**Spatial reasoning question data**
%%
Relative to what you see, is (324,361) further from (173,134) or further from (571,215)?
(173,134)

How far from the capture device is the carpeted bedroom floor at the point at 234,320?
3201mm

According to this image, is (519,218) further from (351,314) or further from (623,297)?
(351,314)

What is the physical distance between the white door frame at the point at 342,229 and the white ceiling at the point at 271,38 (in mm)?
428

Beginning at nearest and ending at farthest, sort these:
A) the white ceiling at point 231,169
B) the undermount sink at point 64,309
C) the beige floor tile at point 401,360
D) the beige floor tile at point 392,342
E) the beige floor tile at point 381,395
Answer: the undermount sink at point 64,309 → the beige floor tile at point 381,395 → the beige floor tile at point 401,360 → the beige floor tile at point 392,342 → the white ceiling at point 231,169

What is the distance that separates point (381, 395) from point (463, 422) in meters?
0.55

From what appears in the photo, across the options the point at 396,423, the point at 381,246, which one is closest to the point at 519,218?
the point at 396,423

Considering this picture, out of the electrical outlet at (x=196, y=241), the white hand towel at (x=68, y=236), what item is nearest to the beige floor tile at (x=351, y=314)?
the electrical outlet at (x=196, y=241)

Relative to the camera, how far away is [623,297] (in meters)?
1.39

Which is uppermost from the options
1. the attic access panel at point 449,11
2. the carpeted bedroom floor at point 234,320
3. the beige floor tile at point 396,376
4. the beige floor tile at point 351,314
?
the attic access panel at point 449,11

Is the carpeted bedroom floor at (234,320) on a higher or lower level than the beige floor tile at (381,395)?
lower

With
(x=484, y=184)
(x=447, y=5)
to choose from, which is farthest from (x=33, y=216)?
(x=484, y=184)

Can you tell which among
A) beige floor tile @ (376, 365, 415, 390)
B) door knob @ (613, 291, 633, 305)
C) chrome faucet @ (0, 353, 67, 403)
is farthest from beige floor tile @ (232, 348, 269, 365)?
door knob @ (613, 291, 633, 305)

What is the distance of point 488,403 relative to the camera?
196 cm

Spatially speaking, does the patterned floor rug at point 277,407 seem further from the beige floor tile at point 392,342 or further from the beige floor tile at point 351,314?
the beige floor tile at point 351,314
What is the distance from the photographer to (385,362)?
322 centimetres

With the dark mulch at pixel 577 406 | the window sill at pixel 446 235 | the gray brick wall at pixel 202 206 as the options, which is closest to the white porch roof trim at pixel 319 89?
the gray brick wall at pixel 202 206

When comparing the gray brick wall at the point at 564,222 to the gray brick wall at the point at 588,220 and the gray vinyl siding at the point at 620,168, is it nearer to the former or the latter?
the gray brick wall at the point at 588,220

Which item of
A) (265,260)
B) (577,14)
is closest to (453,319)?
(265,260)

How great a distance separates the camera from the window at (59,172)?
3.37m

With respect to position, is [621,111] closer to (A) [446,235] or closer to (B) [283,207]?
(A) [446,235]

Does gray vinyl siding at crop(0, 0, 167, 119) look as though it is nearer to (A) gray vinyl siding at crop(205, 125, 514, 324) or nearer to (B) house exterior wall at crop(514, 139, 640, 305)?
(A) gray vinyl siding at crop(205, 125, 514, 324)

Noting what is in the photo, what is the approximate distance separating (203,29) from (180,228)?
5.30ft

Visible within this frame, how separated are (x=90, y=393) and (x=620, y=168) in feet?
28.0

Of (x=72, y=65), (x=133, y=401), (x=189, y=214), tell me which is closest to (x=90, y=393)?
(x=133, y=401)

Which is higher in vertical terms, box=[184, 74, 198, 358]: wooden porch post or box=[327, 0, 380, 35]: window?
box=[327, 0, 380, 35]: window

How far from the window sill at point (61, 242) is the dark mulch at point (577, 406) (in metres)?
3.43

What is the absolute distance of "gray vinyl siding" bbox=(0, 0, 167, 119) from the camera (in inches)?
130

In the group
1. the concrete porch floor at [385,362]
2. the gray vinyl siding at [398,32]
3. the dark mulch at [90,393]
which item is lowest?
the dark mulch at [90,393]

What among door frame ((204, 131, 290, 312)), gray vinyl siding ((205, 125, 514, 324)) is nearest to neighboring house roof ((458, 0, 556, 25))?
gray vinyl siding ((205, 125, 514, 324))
%%
**Task directions**
Convert the rows above into a JSON list of strings, with one string for each line and the blank lines omitted. Include every row.

**Expected answer**
[
  "Relative to what you see, is (324,361) further from (173,134) or further from (571,215)?",
  "(173,134)",
  "How far from the capture device is the carpeted bedroom floor at the point at 234,320?",
  "3201mm",
  "According to this image, is (519,218) further from (351,314) or further from (623,297)?",
  "(351,314)",
  "What is the physical distance between the white door frame at the point at 342,229 and the white ceiling at the point at 271,38 (in mm)?",
  "428",
  "Beginning at nearest and ending at farthest, sort these:",
  "A) the white ceiling at point 231,169",
  "B) the undermount sink at point 64,309",
  "C) the beige floor tile at point 401,360",
  "D) the beige floor tile at point 392,342",
  "E) the beige floor tile at point 381,395",
  "Answer: the undermount sink at point 64,309 → the beige floor tile at point 381,395 → the beige floor tile at point 401,360 → the beige floor tile at point 392,342 → the white ceiling at point 231,169",
  "What is the distance that separates point (381, 395) from point (463, 422) in meters?",
  "0.55",
  "From what appears in the photo, across the options the point at 396,423, the point at 381,246, which one is closest to the point at 519,218?",
  "the point at 396,423",
  "Considering this picture, out of the electrical outlet at (x=196, y=241), the white hand towel at (x=68, y=236), what item is nearest to the beige floor tile at (x=351, y=314)?",
  "the electrical outlet at (x=196, y=241)",
  "Relative to the camera, how far away is [623,297] (in meters)?",
  "1.39",
  "Which is uppermost from the options",
  "1. the attic access panel at point 449,11",
  "2. the carpeted bedroom floor at point 234,320",
  "3. the beige floor tile at point 396,376",
  "4. the beige floor tile at point 351,314",
  "?",
  "the attic access panel at point 449,11",
  "Is the carpeted bedroom floor at (234,320) on a higher or lower level than the beige floor tile at (381,395)?",
  "lower",
  "With",
  "(x=484, y=184)",
  "(x=447, y=5)",
  "to choose from, which is farthest from (x=33, y=216)?",
  "(x=484, y=184)",
  "Can you tell which among",
  "A) beige floor tile @ (376, 365, 415, 390)",
  "B) door knob @ (613, 291, 633, 305)",
  "C) chrome faucet @ (0, 353, 67, 403)",
  "is farthest from beige floor tile @ (232, 348, 269, 365)?",
  "door knob @ (613, 291, 633, 305)",
  "What is the distance of point 488,403 relative to the camera?",
  "196 cm",
  "Spatially speaking, does the patterned floor rug at point 277,407 seem further from the beige floor tile at point 392,342 or further from the beige floor tile at point 351,314?",
  "the beige floor tile at point 351,314",
  "What is the distance from the photographer to (385,362)?",
  "322 centimetres",
  "With the dark mulch at pixel 577 406 | the window sill at pixel 446 235 | the gray brick wall at pixel 202 206 as the options, which is closest to the white porch roof trim at pixel 319 89?",
  "the gray brick wall at pixel 202 206",
  "When comparing the gray brick wall at the point at 564,222 to the gray brick wall at the point at 588,220 and the gray vinyl siding at the point at 620,168, is it nearer to the former or the latter?",
  "the gray brick wall at the point at 588,220",
  "Which item of",
  "A) (265,260)",
  "B) (577,14)",
  "is closest to (453,319)?",
  "(265,260)",
  "How great a distance separates the camera from the window at (59,172)?",
  "3.37m",
  "With respect to position, is [621,111] closer to (A) [446,235] or closer to (B) [283,207]?",
  "(A) [446,235]",
  "Does gray vinyl siding at crop(0, 0, 167, 119) look as though it is nearer to (A) gray vinyl siding at crop(205, 125, 514, 324) or nearer to (B) house exterior wall at crop(514, 139, 640, 305)?",
  "(A) gray vinyl siding at crop(205, 125, 514, 324)",
  "Noting what is in the photo, what is the approximate distance separating (203,29) from (180,228)?",
  "5.30ft",
  "Visible within this frame, how separated are (x=90, y=393) and (x=620, y=168) in feet?",
  "28.0",
  "Of (x=72, y=65), (x=133, y=401), (x=189, y=214), tell me which is closest to (x=90, y=393)?",
  "(x=133, y=401)",
  "Which is higher in vertical terms, box=[184, 74, 198, 358]: wooden porch post or box=[327, 0, 380, 35]: window?",
  "box=[327, 0, 380, 35]: window",
  "How far from the window sill at point (61, 242) is the dark mulch at point (577, 406) (in metres)?",
  "3.43",
  "What is the absolute distance of \"gray vinyl siding\" bbox=(0, 0, 167, 119) from the camera (in inches)?",
  "130",
  "In the group",
  "1. the concrete porch floor at [385,362]",
  "2. the gray vinyl siding at [398,32]",
  "3. the dark mulch at [90,393]",
  "which item is lowest?",
  "the dark mulch at [90,393]",
  "What among door frame ((204, 131, 290, 312)), gray vinyl siding ((205, 125, 514, 324)) is nearest to neighboring house roof ((458, 0, 556, 25))?",
  "gray vinyl siding ((205, 125, 514, 324))"
]